Livro-reportagem desmistifica a figura da cafetina
Alexandre Werneck, JB Online
RIO - Prostíbulo, bordel, lupanar, randevu. O estigma e a agressividade marcam os muitos nomes dados ao espaço em que se dão os negócios das prostitutas. Todas essas expressões são carregados de rótulo, todas são promovidas a xingamentos com que se desqualificam outros lugares. Talvez por isso, vendo de perto, nenhum nome soe tão adequado quanto o apelido, consagrado antanho, mas ainda hoje, de maneira um tanto moralista, casa de tolerância .
É de tolerância porque a sociedade as tolera. Como a prostituição é uma atividade normal, registrada em qualquer sociedade, é importante ter essas casas muito bem demarcadas como outsiders diz o jornalista Sérgio Maggio, responsável por um dos projetos de pesquisa mais corajosos e interessantes publicados recentemente no Brasil.

Dados brutos
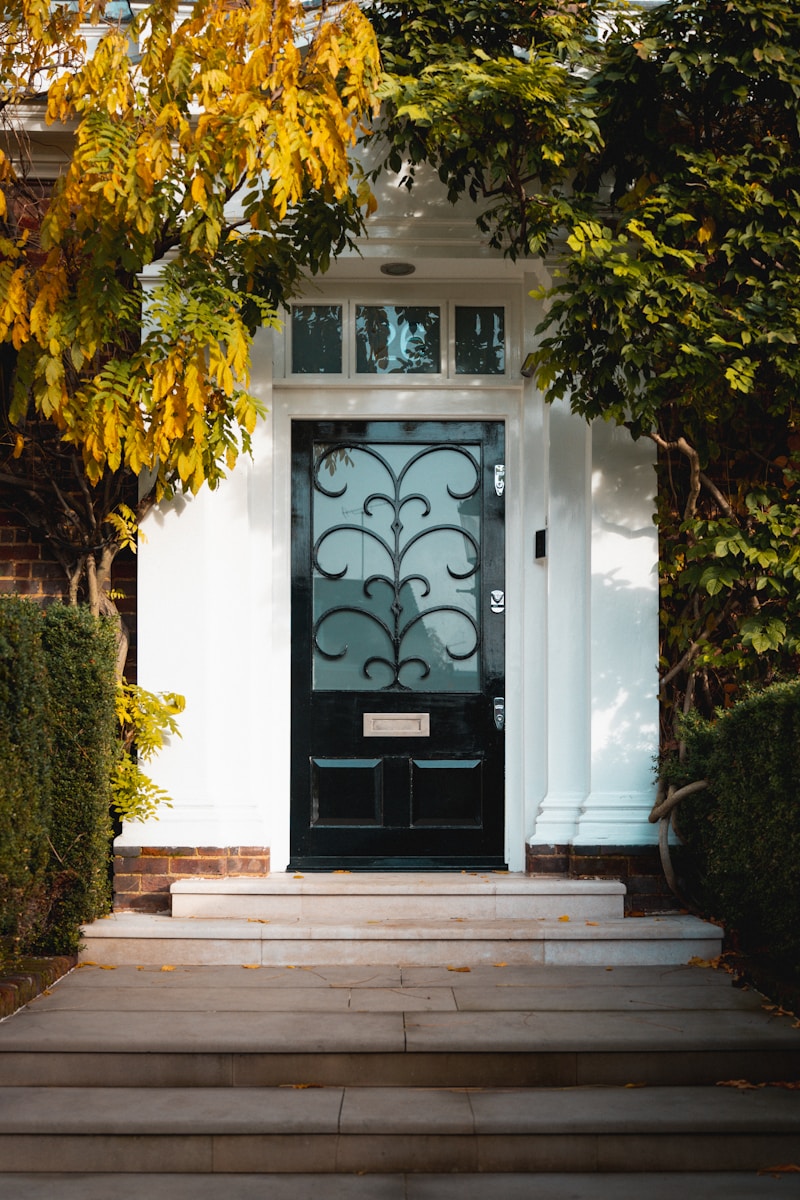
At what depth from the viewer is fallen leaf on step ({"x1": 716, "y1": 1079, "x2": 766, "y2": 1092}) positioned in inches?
153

Descrição do exercício
Transcreva fielmente, a partir do trecho fornecido acima, tudo o que se estende desde "Livro-reportagem desmistifica a" até "recentemente no Brasil.".

Resultado da tarefa
Livro-reportagem desmistifica a figura da cafetina
Alexandre Werneck, JB Online
RIO - Prostíbulo, bordel, lupanar, randevu. O estigma e a agressividade marcam os muitos nomes dados ao espaço em que se dão os negócios das prostitutas. Todas essas expressões são carregados de rótulo, todas são promovidas a xingamentos com que se desqualificam outros lugares. Talvez por isso, vendo de perto, nenhum nome soe tão adequado quanto o apelido, consagrado antanho, mas ainda hoje, de maneira um tanto moralista, casa de tolerância .
É de tolerância porque a sociedade as tolera. Como a prostituição é uma atividade normal, registrada em qualquer sociedade, é importante ter essas casas muito bem demarcadas como outsiders diz o jornalista Sérgio Maggio, responsável por um dos projetos de pesquisa mais corajosos e interessantes publicados recentemente no Brasil.